The niceties of proprietary software

On a deployment I'm currently working on, I've seen two different cases of proprietary software use leading to both madness and sadness, which are just so typical that I can't resist to tell you. Keep in mind, for the rest of this reading, that the whole platform is running under Solaris 10 x86-64.

The first case is a data quality management software that we will keep anonymous. The editor promised before the deployment began that they had a version of the software for the operating system that we would be using. Well, it turned out they do have a Solaris version... for sparc, and a x86-64 version... for Linux. No Solaris x86-64 version, and no way to get a rebuild in a timely fashion.

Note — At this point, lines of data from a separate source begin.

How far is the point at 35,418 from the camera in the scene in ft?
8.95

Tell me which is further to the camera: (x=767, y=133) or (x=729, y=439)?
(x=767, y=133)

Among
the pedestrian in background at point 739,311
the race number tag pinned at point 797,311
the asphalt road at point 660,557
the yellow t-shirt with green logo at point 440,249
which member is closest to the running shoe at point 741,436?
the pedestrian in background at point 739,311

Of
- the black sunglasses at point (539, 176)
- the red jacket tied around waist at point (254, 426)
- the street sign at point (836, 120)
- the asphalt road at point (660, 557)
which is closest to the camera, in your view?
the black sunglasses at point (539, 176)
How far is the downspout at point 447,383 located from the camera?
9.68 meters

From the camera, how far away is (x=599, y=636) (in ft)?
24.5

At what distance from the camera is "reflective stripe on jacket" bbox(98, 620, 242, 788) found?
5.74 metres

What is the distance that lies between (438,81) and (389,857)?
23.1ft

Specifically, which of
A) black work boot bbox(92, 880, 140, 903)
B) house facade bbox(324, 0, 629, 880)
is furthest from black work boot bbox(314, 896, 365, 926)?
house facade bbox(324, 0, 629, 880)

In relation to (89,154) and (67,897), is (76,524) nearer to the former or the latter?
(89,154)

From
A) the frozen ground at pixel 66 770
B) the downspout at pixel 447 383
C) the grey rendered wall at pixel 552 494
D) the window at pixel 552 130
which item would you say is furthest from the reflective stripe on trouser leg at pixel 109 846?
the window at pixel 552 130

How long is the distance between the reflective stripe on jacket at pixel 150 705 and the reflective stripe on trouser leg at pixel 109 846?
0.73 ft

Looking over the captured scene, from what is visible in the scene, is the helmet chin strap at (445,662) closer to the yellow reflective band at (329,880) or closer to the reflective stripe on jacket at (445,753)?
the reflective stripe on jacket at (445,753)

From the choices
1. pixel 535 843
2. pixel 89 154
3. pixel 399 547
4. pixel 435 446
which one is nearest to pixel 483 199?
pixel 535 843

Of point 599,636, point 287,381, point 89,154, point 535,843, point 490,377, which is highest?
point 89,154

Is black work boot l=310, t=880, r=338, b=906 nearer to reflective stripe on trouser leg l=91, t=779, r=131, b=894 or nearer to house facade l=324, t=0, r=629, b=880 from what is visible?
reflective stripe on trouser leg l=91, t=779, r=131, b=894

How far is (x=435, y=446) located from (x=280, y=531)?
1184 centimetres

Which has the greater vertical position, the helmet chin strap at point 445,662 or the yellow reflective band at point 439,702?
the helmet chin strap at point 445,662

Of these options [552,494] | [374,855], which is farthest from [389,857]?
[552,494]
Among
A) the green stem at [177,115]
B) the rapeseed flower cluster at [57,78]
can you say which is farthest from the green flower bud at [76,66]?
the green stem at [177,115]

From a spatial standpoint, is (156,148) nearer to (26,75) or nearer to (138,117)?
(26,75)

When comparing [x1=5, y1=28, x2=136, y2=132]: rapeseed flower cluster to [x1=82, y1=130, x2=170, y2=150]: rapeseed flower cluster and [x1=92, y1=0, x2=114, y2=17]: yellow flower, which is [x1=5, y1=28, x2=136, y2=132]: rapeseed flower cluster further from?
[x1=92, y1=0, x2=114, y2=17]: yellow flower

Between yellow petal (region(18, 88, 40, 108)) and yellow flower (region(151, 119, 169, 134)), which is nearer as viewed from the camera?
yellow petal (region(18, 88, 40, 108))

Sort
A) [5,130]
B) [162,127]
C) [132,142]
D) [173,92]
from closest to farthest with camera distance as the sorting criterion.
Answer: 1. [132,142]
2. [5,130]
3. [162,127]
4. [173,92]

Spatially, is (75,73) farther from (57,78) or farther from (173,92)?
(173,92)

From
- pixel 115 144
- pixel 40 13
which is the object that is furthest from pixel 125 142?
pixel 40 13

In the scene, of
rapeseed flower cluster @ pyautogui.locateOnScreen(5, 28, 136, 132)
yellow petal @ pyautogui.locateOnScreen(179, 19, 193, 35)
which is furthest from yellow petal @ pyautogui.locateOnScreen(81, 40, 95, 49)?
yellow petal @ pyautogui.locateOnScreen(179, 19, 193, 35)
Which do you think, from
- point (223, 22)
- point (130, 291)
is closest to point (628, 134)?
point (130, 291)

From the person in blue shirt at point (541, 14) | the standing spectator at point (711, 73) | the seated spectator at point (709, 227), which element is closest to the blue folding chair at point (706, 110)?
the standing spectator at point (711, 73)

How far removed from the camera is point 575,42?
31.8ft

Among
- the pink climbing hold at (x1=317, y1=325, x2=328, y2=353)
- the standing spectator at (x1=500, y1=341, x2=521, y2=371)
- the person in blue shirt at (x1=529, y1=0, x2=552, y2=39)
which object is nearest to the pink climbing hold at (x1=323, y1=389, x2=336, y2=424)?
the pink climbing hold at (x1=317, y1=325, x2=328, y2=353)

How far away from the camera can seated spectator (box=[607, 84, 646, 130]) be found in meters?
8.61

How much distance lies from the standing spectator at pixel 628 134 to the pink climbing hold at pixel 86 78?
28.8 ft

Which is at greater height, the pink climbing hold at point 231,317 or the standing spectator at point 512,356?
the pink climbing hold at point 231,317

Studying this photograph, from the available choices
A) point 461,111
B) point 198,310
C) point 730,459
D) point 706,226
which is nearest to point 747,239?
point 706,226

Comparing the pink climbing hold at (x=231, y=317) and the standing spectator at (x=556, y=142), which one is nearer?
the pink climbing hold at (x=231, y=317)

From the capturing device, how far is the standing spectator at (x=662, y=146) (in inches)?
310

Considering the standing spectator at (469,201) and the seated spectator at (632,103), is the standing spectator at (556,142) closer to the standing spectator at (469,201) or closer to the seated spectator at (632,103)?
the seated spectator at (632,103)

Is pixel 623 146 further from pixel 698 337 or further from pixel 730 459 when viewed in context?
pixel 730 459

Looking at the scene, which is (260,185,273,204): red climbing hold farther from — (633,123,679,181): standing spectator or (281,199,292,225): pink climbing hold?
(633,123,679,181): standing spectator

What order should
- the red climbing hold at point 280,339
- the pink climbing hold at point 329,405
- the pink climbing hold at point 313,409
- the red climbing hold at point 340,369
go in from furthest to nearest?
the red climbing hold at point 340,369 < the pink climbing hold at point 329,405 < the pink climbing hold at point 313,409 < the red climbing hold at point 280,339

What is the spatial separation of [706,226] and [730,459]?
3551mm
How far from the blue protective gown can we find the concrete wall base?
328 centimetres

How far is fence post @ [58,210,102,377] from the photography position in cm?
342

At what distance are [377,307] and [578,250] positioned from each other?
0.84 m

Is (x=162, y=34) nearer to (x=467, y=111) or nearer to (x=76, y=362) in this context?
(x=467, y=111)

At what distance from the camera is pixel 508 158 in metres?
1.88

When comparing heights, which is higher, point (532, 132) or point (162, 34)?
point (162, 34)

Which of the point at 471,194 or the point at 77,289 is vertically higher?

The second case is a content management software that we will keep anonymous. It comes in the form of a java web application and a java application container. Part of integrating this software involves a proprietary plugin for Apache HTTPd that acts as a mix of mod_proxy_balancer, mod_disk_cache, and htcacheclean, as well as a cache invalidator.

Originally, the java web application was supposed to be installed within a JBoss Application Server instead of the editor provided container, and Apache HTTPd would reverse proxy requests to the JBoss server. This means we already had an Apache HTTPd in place (latest version ; 2.2.11 at the time), and since we have x86-64 processors, it was built as a 64-bits binary.

Contrary to the first case, this time, we had a Solaris x86 binary. Yes, you read correctly: x86 ; 32-bits only.

After going through the pain of rebuilding Apache HTTPd in 32-bits (there are various reasons why we don't use sunfreeware software), it turned out the module was a 2.0 ABI module not compatible with the 2.2 ABI. It also turned out there was a 2.2 ABI version of the module for Solaris... sparc.

It finally worked after another build of Apache HTTPd, a 2.0.63 release, this time.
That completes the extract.